__Work instructions__: Output the lines below as a JSON list of strings, one string per line and blank lines left out, starting with the line containing "How far away from where" and going on through the line containing "17281 millimetres".

__Data lines__:

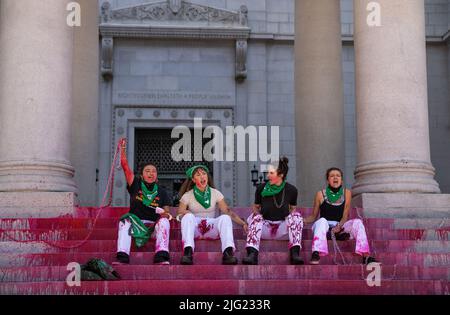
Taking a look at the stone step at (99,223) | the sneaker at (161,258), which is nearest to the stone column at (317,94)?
the stone step at (99,223)

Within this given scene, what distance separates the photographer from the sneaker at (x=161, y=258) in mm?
12969

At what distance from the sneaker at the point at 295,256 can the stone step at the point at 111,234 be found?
1.79 m

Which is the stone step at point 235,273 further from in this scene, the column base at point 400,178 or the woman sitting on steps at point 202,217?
the column base at point 400,178

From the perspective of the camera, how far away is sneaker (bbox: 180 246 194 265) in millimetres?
12820

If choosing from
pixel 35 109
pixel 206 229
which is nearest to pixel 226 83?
pixel 35 109

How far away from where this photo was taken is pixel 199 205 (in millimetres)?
14570

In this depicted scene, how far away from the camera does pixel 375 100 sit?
17281 millimetres

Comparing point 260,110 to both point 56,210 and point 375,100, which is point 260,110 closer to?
point 375,100

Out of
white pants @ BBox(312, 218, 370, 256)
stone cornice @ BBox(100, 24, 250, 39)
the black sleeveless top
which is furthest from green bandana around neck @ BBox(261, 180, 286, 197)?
stone cornice @ BBox(100, 24, 250, 39)

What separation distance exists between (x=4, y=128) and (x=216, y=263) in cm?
661
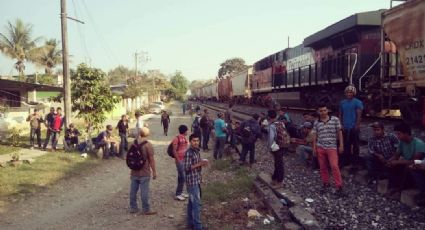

__Expected output__:
[
  "How far away from where this photo was taken is pixel 199 205 (in millimetres)?",
  "14570",
  "In this depicted scene, how far away from the camera does pixel 375 100 sit?",
  "17281 millimetres"
]